Prompt:
Your answer should be the records below, repeated exactly as they stand.
------ Input records ------
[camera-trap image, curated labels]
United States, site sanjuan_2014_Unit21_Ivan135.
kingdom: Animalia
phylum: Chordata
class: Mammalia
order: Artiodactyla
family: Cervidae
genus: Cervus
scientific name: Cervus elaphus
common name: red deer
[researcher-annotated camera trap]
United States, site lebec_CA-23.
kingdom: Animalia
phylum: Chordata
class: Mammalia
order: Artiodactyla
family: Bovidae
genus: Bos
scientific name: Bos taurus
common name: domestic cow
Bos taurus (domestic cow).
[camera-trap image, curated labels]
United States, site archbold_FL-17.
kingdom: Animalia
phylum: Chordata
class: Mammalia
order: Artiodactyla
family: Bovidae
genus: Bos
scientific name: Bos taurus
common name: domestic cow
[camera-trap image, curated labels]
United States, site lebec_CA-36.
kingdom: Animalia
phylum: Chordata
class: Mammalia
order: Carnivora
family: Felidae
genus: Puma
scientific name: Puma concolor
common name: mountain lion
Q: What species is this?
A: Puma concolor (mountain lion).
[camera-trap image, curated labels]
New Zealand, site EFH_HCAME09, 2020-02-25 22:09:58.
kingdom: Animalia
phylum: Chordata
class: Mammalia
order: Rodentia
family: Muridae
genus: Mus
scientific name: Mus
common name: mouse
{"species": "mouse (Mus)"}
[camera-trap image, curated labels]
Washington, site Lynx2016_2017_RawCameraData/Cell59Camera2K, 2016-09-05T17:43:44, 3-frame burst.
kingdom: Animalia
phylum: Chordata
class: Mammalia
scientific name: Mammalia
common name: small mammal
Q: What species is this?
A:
------
Response area:
[camera-trap image, curated labels]
United States, site sanjuan_2014_Unit21_Ivan135.
kingdom: Animalia
phylum: Chordata
class: Mammalia
order: Artiodactyla
family: Cervidae
genus: Cervus
scientific name: Cervus elaphus
common name: red deer
[researcher-annotated camera trap]
United States, site lebec_CA-23.
kingdom: Animalia
phylum: Chordata
class: Mammalia
order: Artiodactyla
family: Bovidae
genus: Bos
scientific name: Bos taurus
common name: domestic cow
Bos taurus (domestic cow).
[camera-trap image, curated labels]
United States, site archbold_FL-17.
kingdom: Animalia
phylum: Chordata
class: Mammalia
order: Artiodactyla
family: Bovidae
genus: Bos
scientific name: Bos taurus
common name: domestic cow
[camera-trap image, curated labels]
United States, site lebec_CA-36.
kingdom: Animalia
phylum: Chordata
class: Mammalia
order: Carnivora
family: Felidae
genus: Puma
scientific name: Puma concolor
common name: mountain lion
Q: What species is this?
A: Puma concolor (mountain lion).
[camera-trap image, curated labels]
New Zealand, site EFH_HCAME09, 2020-02-25 22:09:58.
kingdom: Animalia
phylum: Chordata
class: Mammalia
order: Rodentia
family: Muridae
genus: Mus
scientific name: Mus
common name: mouse
{"species": "mouse (Mus)"}
[camera-trap image, curated labels]
Washington, site Lynx2016_2017_RawCameraData/Cell59Camera2K, 2016-09-05T17:43:44, 3-frame burst.
kingdom: Animalia
phylum: Chordata
class: Mammalia
scientific name: Mammalia
common name: small mammal
Q: What species is this?
A:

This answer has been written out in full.